R measures risk - it in a inverse measure of risk. So a large R implies the probability of ultimate ruin, Y(U), reduces.
What is the equation to calculate R?
lambda*Mx(r) = lambda + CR
Where C is the the premium income per unit of time
What is the upper bound for R?
lambda + CR = lambdaMx(R)
lambda + CR = lambdaE[exp(Rx)]
lambda + CR = lambdaE[1+ Rx + (Rx)^2/2
lambda + CR = lambda(E(1) + RE(x) + 1/2R^2E(x^2)
lambda + CR = lambda(1+ Rm1 + 1/2R^2m2)
R< 2(c-lambam1)/lambdam2
If c = (1+o)lamda*m1 where o is the insurers loading factor, then
R<(2om1)/m2
When can you define a low bound for R?
When the distribution of X, the individual claim amounts, has an upper limit, say M.
What is the lower bound for R?
M is the upper bound to the distribution of X. e.g.
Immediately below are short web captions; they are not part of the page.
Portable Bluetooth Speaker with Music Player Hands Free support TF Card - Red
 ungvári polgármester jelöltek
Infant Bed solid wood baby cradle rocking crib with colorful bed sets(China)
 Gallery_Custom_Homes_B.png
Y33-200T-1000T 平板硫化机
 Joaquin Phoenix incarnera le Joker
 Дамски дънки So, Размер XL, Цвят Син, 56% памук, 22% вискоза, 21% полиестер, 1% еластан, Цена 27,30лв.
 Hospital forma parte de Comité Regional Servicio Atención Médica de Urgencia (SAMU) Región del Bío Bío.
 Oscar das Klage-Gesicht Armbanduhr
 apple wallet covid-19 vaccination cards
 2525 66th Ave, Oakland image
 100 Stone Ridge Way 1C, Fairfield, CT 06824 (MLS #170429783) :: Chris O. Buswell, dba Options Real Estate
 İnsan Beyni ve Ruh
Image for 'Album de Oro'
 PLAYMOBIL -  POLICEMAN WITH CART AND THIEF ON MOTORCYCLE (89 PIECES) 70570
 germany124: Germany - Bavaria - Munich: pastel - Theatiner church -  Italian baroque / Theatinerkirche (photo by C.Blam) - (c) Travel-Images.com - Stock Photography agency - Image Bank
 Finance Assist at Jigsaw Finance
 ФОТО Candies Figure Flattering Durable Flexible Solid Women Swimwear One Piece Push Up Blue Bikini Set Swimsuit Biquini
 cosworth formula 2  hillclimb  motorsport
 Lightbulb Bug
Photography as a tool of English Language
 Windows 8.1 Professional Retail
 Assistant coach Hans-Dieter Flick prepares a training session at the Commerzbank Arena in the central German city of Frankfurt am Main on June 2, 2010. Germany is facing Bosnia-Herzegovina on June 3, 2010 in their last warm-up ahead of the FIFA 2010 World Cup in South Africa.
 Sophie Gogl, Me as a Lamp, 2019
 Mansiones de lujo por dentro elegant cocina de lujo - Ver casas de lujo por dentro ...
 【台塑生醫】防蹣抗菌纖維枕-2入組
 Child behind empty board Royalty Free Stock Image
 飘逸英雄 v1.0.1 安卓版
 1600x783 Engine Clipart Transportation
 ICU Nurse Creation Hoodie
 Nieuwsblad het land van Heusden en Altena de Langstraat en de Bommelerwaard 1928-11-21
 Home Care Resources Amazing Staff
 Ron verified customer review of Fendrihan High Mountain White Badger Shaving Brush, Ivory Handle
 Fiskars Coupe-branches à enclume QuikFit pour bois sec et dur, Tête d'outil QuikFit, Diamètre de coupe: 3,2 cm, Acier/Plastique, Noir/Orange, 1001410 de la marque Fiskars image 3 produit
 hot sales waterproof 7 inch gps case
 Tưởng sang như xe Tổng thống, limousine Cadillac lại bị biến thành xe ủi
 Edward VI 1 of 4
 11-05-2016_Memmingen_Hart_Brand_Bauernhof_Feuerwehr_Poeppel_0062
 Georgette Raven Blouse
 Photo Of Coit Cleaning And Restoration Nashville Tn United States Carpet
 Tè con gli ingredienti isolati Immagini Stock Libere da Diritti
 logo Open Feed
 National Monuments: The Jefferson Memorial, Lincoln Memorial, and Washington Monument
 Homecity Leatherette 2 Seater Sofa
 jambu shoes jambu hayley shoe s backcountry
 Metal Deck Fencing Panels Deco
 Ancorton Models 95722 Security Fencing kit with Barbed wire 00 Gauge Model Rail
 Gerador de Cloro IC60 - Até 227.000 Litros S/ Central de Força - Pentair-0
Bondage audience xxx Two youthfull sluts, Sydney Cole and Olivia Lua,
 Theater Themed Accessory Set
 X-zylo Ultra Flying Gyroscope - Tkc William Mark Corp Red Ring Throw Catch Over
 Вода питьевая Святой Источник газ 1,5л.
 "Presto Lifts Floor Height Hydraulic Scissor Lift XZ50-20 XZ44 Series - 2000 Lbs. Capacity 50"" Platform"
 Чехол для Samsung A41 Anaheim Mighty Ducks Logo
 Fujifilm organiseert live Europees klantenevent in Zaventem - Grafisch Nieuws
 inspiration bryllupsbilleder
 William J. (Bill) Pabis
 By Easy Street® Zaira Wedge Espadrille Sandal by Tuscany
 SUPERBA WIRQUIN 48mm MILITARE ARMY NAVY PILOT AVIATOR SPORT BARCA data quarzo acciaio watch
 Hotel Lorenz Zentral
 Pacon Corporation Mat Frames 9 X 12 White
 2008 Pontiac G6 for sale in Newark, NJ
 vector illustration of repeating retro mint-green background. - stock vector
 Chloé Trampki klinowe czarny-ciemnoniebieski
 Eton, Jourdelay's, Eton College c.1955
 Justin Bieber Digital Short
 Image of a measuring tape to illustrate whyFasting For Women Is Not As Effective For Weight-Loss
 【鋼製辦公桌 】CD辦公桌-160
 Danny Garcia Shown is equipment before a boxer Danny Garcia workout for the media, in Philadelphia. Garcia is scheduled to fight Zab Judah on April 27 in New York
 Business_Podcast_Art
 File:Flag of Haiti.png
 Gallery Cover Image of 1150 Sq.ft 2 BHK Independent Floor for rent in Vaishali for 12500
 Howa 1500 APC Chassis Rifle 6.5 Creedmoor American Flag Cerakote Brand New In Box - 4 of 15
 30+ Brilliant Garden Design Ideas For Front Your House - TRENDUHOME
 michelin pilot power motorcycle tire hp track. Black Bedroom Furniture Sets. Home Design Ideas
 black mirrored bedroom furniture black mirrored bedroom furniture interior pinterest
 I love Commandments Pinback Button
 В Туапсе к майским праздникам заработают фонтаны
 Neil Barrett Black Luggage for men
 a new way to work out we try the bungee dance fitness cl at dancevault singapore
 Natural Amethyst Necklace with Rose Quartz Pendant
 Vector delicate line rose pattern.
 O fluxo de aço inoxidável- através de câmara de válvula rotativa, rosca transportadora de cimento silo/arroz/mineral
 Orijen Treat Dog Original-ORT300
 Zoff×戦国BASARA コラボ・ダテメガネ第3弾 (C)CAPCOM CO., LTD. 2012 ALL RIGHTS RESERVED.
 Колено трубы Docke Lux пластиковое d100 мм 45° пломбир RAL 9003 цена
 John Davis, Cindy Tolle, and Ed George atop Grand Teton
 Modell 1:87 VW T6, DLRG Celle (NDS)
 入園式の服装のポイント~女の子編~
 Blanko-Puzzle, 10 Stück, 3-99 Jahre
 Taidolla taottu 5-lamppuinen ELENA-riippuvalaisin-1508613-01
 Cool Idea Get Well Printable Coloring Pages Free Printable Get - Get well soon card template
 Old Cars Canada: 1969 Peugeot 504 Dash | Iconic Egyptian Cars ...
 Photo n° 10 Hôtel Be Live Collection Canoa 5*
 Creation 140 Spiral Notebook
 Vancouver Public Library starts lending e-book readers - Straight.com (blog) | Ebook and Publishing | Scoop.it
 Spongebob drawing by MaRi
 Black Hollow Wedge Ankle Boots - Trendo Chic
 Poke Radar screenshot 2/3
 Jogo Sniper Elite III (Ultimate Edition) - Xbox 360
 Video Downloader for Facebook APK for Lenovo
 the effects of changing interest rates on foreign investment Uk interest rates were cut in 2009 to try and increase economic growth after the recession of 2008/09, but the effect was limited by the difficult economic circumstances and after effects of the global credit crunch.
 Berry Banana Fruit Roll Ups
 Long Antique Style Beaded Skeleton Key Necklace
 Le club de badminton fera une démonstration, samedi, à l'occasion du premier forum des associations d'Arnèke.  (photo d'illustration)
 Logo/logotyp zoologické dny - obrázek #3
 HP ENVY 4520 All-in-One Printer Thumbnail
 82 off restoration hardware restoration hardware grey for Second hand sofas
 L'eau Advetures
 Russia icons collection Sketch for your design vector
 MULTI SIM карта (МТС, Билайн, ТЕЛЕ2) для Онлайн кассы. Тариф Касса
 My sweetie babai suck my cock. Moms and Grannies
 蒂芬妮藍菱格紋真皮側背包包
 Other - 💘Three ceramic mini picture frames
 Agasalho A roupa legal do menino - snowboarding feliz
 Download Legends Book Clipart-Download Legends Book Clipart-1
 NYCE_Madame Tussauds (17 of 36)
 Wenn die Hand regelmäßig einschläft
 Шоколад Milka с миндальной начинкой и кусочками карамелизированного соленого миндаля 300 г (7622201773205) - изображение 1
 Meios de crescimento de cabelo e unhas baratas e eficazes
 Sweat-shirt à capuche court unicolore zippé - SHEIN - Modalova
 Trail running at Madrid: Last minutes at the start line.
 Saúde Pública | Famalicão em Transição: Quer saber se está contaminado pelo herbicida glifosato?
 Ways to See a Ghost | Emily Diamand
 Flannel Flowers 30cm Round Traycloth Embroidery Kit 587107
X~uni(0,100), M=100
R>1/Mlog(c/lamda*m1)
If c=(1+o)lamda*m1 then
R>1/Mlog(1+o)
Define proportional reinsurance.
alpha is the retained proportion that the insurer will pay of every claims.
Y=alphaX
Z=(1-alpha)X
What is the mean and variance of the claim amount paid by the direct insurer and reinsurer under proportional reinsurance?
Y = amount paid by direct insurer
Z = amount paid by reinsurer
E[Y] = E[alphaX] = alphaE[X}
E[Z] = E[(1-alpha)X] = (1-alpha)^2E[X]
Var[Y] = Var[alphax] = alpha^2Var[X]
Var[Z] = Var[(1-alpha)X] = (1-alpha)^2Var[X]